Nancy K. Stanton is a professor of mathematics. Her research interests include several complex variables, partial differential equations and differential geometry in particular, the relations between analysis and geometry in several complex variables. Much of her work has focused on analogues in several complex variables of the problem, “Can one hear the shape of a drum?" Suppose one can hear all of the pure tones of the drum membrane. Can its shape be found? In particular, she has been interested in the spectral geometry of complex manifolds.
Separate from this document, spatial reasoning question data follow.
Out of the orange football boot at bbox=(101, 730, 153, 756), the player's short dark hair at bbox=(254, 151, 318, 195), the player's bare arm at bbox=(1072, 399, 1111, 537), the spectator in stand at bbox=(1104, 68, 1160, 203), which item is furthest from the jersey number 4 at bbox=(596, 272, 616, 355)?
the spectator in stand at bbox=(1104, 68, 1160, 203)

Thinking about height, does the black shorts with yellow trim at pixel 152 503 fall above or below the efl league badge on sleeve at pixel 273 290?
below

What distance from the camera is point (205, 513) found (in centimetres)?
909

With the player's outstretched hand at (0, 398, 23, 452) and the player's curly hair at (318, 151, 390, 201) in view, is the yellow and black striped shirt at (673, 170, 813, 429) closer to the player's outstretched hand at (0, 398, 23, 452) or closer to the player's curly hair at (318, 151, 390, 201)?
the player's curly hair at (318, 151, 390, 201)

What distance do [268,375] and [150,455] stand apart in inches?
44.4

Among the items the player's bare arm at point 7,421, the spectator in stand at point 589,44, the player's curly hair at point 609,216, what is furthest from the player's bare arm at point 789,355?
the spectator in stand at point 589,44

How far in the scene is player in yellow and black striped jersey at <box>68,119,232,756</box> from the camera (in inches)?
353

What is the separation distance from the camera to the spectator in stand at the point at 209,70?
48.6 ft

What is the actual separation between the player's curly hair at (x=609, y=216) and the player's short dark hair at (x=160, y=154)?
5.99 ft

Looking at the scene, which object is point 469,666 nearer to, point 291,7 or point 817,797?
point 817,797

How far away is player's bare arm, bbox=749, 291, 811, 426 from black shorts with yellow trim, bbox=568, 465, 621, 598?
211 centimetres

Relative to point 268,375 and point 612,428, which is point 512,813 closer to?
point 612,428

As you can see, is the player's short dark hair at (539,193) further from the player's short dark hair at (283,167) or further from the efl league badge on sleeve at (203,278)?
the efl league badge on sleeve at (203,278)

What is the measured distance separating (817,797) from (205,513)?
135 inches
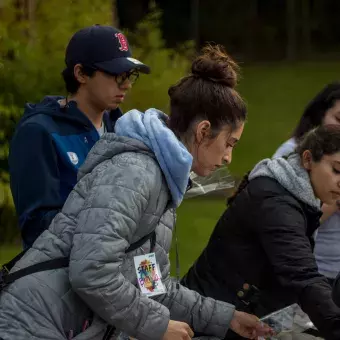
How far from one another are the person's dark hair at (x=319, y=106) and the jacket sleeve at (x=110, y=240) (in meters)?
2.15

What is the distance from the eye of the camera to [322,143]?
11.8ft

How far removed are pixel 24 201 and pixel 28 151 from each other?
8.0 inches

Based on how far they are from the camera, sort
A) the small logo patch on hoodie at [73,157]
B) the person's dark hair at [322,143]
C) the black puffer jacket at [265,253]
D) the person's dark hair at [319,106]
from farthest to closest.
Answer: the person's dark hair at [319,106] < the small logo patch on hoodie at [73,157] < the person's dark hair at [322,143] < the black puffer jacket at [265,253]

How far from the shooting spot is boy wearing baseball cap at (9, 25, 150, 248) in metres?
3.75

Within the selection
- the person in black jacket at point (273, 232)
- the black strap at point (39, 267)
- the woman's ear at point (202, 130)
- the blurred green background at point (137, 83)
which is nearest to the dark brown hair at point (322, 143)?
the person in black jacket at point (273, 232)

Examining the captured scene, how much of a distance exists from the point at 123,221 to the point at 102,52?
1480mm

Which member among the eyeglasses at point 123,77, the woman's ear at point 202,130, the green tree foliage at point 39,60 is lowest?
the green tree foliage at point 39,60

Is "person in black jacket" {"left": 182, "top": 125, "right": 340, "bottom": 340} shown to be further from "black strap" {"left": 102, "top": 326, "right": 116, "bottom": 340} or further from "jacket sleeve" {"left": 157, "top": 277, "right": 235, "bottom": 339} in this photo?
"black strap" {"left": 102, "top": 326, "right": 116, "bottom": 340}

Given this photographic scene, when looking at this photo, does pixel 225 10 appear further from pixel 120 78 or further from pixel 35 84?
pixel 120 78

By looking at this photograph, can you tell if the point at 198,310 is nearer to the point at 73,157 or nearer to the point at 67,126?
the point at 73,157

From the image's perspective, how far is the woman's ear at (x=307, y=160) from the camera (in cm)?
360

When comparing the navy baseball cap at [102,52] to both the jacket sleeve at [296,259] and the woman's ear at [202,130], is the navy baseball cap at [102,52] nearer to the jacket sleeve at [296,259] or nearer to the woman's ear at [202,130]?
the jacket sleeve at [296,259]

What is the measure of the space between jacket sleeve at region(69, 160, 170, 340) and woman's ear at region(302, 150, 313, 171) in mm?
1043

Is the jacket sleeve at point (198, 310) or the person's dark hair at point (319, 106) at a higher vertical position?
the person's dark hair at point (319, 106)
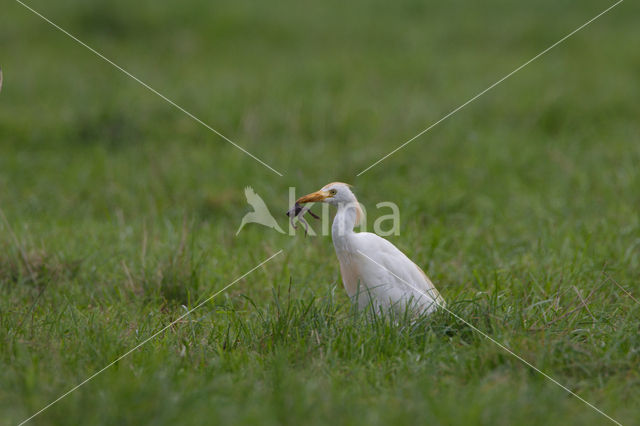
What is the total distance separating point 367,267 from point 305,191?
2.93 meters

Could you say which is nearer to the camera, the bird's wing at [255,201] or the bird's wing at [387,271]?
the bird's wing at [387,271]

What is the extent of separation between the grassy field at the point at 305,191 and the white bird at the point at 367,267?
0.51 feet

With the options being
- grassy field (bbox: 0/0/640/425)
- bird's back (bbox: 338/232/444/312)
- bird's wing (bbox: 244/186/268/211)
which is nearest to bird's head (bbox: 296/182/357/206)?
bird's back (bbox: 338/232/444/312)

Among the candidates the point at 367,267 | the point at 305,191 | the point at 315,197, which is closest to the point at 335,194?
the point at 315,197

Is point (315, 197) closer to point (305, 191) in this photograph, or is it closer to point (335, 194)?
point (335, 194)

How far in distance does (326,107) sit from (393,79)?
5.56 feet

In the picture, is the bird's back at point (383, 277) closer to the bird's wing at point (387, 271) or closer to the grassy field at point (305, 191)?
the bird's wing at point (387, 271)

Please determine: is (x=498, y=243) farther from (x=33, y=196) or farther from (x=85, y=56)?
(x=85, y=56)

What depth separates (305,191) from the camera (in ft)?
22.2

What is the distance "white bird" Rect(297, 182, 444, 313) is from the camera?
3.88m

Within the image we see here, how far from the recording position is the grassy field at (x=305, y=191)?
324 cm

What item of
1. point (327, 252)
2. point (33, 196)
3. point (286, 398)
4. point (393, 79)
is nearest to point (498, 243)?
point (327, 252)

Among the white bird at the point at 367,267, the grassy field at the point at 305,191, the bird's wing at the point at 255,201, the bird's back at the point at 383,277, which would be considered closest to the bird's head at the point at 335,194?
the white bird at the point at 367,267

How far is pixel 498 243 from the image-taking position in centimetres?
549
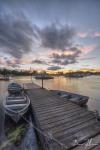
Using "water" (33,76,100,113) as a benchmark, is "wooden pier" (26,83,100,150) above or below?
above

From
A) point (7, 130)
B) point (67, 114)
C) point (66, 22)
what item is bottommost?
point (7, 130)

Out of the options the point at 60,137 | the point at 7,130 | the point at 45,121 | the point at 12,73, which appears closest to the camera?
the point at 60,137

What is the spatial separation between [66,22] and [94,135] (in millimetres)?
10828

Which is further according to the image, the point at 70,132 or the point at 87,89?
the point at 87,89

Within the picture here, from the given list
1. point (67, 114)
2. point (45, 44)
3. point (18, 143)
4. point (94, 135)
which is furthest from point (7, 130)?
point (45, 44)

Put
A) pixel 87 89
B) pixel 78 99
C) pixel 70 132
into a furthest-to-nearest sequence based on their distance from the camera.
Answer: pixel 87 89 < pixel 78 99 < pixel 70 132

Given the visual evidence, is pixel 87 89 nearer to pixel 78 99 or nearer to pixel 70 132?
pixel 78 99

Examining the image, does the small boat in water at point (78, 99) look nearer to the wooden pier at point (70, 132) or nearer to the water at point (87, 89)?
A: the water at point (87, 89)

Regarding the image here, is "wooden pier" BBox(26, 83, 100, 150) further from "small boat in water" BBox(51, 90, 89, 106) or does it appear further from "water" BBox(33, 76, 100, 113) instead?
"water" BBox(33, 76, 100, 113)

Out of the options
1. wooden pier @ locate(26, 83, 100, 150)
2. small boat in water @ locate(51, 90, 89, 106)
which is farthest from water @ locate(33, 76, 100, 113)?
wooden pier @ locate(26, 83, 100, 150)

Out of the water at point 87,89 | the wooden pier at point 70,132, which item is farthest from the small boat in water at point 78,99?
the wooden pier at point 70,132

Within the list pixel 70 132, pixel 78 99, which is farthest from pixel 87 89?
pixel 70 132

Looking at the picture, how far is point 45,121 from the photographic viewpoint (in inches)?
201

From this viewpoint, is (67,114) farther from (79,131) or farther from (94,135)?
(94,135)
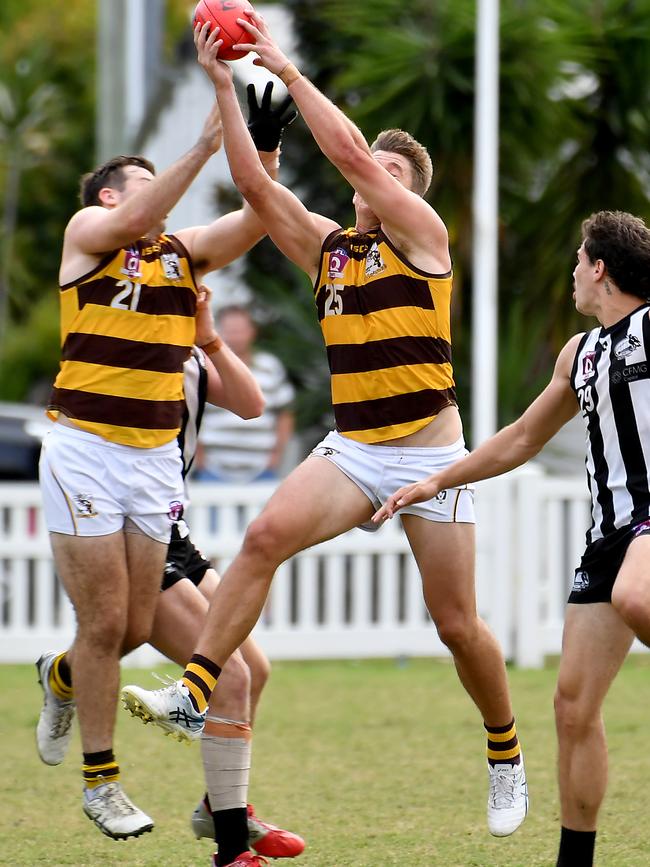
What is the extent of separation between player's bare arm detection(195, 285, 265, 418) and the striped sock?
1.48 meters

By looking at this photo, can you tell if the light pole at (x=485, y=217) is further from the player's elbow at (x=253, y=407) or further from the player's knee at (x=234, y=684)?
the player's knee at (x=234, y=684)

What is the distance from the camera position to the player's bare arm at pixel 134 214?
203 inches

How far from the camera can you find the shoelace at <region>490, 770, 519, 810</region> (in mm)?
5262

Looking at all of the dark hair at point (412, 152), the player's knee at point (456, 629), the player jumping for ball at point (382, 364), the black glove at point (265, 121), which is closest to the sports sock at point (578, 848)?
the player jumping for ball at point (382, 364)

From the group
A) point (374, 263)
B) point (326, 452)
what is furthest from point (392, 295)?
point (326, 452)

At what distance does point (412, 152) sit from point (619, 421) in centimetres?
148

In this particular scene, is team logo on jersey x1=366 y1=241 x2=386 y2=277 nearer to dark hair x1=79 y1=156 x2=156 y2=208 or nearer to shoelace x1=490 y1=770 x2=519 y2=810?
dark hair x1=79 y1=156 x2=156 y2=208

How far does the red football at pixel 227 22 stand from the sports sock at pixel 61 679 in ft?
7.92

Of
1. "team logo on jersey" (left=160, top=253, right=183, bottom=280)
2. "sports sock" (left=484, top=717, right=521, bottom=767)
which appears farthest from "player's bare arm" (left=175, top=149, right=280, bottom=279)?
"sports sock" (left=484, top=717, right=521, bottom=767)

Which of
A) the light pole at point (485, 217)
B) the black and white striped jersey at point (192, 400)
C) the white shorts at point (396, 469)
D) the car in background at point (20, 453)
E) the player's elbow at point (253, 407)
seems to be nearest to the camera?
the white shorts at point (396, 469)

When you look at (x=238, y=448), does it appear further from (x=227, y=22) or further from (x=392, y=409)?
(x=227, y=22)

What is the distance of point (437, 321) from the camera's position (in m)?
5.20

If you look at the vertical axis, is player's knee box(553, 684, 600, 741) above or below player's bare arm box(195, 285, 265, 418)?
below

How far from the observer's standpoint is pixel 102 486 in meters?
5.31
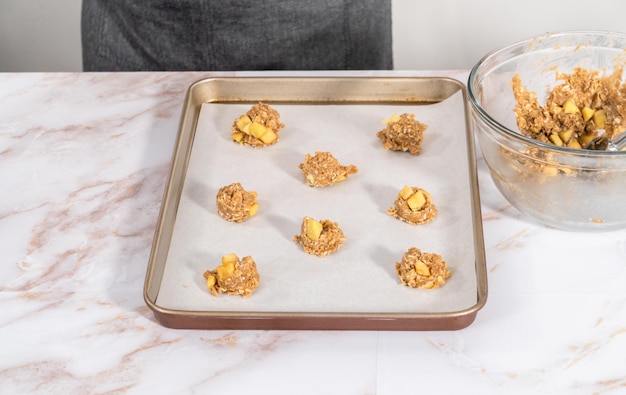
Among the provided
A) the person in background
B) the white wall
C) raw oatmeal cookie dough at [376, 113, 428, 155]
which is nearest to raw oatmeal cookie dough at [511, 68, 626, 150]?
raw oatmeal cookie dough at [376, 113, 428, 155]

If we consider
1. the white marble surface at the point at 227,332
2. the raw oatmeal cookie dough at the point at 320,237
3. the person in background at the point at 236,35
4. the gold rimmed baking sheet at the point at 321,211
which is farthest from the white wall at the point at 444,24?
the raw oatmeal cookie dough at the point at 320,237

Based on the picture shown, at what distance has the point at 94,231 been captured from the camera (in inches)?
41.8

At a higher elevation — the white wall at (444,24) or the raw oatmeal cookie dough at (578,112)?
the raw oatmeal cookie dough at (578,112)

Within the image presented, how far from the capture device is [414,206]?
100 cm

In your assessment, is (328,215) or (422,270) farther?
(328,215)

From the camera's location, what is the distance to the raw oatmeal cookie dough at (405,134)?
3.60 ft

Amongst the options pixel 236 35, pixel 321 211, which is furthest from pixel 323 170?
pixel 236 35

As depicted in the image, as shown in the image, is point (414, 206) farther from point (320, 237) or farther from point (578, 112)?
point (578, 112)

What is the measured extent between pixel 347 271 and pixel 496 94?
1.08 feet

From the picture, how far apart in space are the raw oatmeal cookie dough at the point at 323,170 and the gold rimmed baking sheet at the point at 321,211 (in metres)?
0.01

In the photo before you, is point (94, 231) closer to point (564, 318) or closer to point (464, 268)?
point (464, 268)

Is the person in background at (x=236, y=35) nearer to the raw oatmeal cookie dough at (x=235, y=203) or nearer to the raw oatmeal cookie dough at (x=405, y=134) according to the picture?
the raw oatmeal cookie dough at (x=405, y=134)

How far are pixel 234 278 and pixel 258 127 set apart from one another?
28cm

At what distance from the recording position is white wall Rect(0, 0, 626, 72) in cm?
235
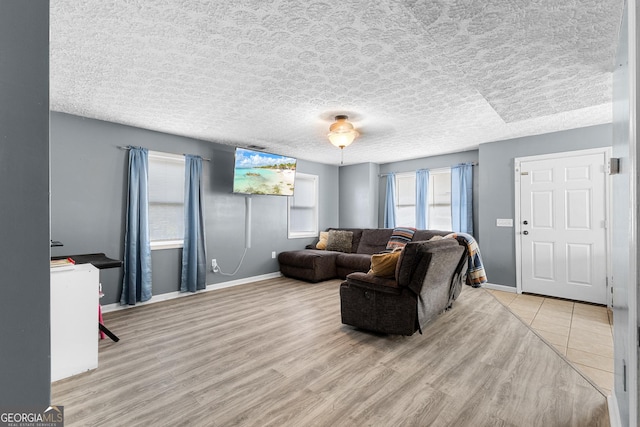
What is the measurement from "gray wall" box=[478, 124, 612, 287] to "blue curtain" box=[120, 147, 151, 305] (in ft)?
16.9

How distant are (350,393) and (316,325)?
123 cm

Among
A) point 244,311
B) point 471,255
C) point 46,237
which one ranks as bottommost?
point 244,311

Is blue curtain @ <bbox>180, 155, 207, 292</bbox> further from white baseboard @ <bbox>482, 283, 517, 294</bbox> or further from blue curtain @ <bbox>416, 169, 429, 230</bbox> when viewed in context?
white baseboard @ <bbox>482, 283, 517, 294</bbox>

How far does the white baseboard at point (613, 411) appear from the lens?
1501 millimetres

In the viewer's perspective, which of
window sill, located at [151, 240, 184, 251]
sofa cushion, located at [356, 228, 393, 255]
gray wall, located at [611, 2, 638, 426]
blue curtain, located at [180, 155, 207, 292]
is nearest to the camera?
gray wall, located at [611, 2, 638, 426]

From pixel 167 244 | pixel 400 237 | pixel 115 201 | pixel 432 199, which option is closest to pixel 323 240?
pixel 400 237

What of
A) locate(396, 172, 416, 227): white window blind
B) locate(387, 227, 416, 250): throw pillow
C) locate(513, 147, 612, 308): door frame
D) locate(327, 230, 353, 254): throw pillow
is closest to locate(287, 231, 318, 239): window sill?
locate(327, 230, 353, 254): throw pillow

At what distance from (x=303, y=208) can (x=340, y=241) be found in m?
1.11

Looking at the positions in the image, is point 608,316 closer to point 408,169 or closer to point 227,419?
point 408,169

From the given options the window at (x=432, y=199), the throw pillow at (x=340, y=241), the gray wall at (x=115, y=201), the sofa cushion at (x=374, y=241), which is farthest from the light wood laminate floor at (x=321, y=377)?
the window at (x=432, y=199)

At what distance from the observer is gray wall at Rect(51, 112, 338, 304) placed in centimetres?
333

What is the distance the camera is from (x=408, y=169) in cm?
623

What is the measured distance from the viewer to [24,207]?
23.7 inches


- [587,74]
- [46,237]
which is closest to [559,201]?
[587,74]
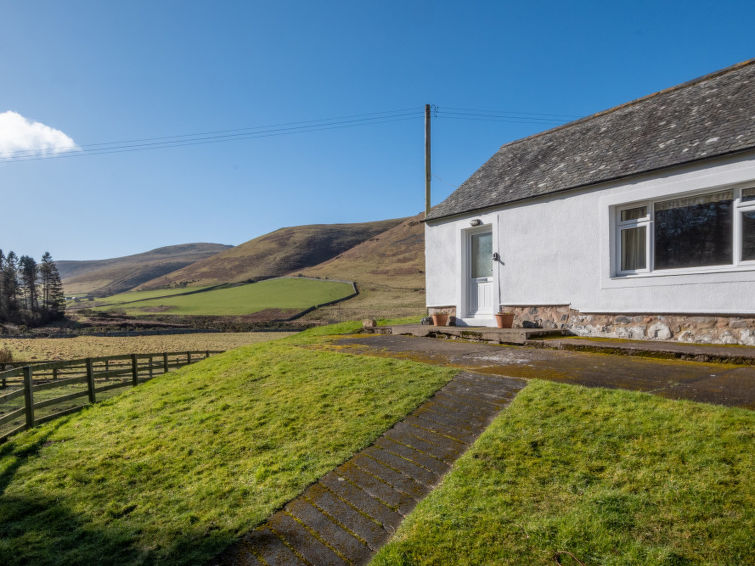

The AMS is the world’s largest and most influential society dedicated to mathematical research, scholarship and education. The AMS President Eric M. Friedlander spoke about the new fellows of the AMS: “Recent advances in mathematics include solutions to age-old problems and key applications useful for society. The new AMS Fellows Program recognizes some of the most accomplished mathematicians — AMS members who have contributed to our understanding of deep and important mathematical questions, to applications throughout the scientific world, and to educational excellence.”
“We are pleased that the American Mathematical Society has selected so many of our distinguished faculty to be named fellows. This designation recognizes the significant contributions they have made to their fields and to the international learning community,” says Greg Crawford, the William K. Warren Foundation Dean of the College of Science.